--- EXERCISE PROMPT ---
An identical copy of all the entries is the required result.

--- MATERIAL SHOWN ---
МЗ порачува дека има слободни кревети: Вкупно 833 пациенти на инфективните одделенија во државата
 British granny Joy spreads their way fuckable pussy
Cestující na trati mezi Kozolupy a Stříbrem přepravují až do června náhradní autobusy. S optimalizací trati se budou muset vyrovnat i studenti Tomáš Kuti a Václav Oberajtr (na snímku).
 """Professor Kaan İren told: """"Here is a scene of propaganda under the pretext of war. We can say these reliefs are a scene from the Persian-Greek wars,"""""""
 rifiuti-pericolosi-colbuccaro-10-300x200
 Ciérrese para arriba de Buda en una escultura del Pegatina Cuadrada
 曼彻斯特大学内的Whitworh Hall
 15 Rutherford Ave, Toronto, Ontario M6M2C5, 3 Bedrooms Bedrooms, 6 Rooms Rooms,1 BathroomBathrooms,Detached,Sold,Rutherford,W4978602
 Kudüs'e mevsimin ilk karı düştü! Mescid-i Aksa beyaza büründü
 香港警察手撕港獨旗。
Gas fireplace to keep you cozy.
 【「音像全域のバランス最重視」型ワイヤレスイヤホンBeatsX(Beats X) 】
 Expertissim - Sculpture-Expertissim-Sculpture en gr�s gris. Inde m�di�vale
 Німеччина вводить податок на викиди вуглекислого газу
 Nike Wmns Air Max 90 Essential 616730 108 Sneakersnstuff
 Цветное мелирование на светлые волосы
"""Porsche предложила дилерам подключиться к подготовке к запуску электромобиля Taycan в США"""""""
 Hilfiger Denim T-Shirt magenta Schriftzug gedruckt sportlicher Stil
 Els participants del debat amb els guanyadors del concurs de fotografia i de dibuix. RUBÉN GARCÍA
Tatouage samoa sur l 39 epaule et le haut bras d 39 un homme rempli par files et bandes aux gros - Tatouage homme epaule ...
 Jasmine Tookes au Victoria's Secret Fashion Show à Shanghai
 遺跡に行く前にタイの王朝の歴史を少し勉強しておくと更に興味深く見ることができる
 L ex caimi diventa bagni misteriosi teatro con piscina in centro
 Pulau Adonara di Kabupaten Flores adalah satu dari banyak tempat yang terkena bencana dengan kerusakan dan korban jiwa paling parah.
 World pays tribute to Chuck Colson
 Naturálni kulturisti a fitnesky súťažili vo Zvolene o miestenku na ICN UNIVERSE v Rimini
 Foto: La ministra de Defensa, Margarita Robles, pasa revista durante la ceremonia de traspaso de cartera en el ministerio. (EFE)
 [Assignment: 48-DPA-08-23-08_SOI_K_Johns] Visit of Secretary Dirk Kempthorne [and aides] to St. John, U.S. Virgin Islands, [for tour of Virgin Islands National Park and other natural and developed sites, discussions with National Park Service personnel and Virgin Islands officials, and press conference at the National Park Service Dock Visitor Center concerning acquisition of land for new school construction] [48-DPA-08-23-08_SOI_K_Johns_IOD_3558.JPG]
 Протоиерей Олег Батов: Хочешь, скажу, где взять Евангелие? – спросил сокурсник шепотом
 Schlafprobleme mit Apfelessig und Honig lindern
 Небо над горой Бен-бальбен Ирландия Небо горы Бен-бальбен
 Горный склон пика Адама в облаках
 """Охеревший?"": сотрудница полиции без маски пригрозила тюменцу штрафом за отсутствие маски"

--- YOUR RESPONSE ---
МЗ порачува дека има слободни кревети: Вкупно 833 пациенти на инфективните одделенија во државата
 British granny Joy spreads their way fuckable pussy
Cestující na trati mezi Kozolupy a Stříbrem přepravují až do června náhradní autobusy. S optimalizací trati se budou muset vyrovnat i studenti Tomáš Kuti a Václav Oberajtr (na snímku).
 """Professor Kaan İren told: """"Here is a scene of propaganda under the pretext of war. We can say these reliefs are a scene from the Persian-Greek wars,"""""""
 rifiuti-pericolosi-colbuccaro-10-300x200
 Ciérrese para arriba de Buda en una escultura del Pegatina Cuadrada
 曼彻斯特大学内的Whitworh Hall
 15 Rutherford Ave, Toronto, Ontario M6M2C5, 3 Bedrooms Bedrooms, 6 Rooms Rooms,1 BathroomBathrooms,Detached,Sold,Rutherford,W4978602
 Kudüs'e mevsimin ilk karı düştü! Mescid-i Aksa beyaza büründü
 香港警察手撕港獨旗。
Gas fireplace to keep you cozy.
 【「音像全域のバランス最重視」型ワイヤレスイヤホンBeatsX(Beats X) 】
 Expertissim - Sculpture-Expertissim-Sculpture en gr�s gris. Inde m�di�vale
 Німеччина вводить податок на викиди вуглекислого газу
 Nike Wmns Air Max 90 Essential 616730 108 Sneakersnstuff
 Цветное мелирование на светлые волосы
"""Porsche предложила дилерам подключиться к подготовке к запуску электромобиля Taycan в США"""""""
 Hilfiger Denim T-Shirt magenta Schriftzug gedruckt sportlicher Stil
 Els participants del debat amb els guanyadors del concurs de fotografia i de dibuix. RUBÉN GARCÍA
Tatouage samoa sur l 39 epaule et le haut bras d 39 un homme rempli par files et bandes aux gros - Tatouage homme epaule ...
 Jasmine Tookes au Victoria's Secret Fashion Show à Shanghai
 遺跡に行く前にタイの王朝の歴史を少し勉強しておくと更に興味深く見ることができる
 L ex caimi diventa bagni misteriosi teatro con piscina in centro
 Pulau Adonara di Kabupaten Flores adalah satu dari banyak tempat yang terkena bencana dengan kerusakan dan korban jiwa paling parah.
 World pays tribute to Chuck Colson
 Naturálni kulturisti a fitnesky súťažili vo Zvolene o miestenku na ICN UNIVERSE v Rimini
 Foto: La ministra de Defensa, Margarita Robles, pasa revista durante la ceremonia de traspaso de cartera en el ministerio. (EFE)
 [Assignment: 48-DPA-08-23-08_SOI_K_Johns] Visit of Secretary Dirk Kempthorne [and aides] to St. John, U.S. Virgin Islands, [for tour of Virgin Islands National Park and other natural and developed sites, discussions with National Park Service personnel and Virgin Islands officials, and press conference at the National Park Service Dock Visitor Center concerning acquisition of land for new school construction] [48-DPA-08-23-08_SOI_K_Johns_IOD_3558.JPG]
 Протоиерей Олег Батов: Хочешь, скажу, где взять Евангелие? – спросил сокурсник шепотом
 Schlafprobleme mit Apfelessig und Honig lindern
 Небо над горой Бен-бальбен Ирландия Небо горы Бен-бальбен
 Горный склон пика Адама в облаках
 """Охеревший?"": сотрудница полиции без маски пригрозила тюменцу штрафом за отсутствие маски"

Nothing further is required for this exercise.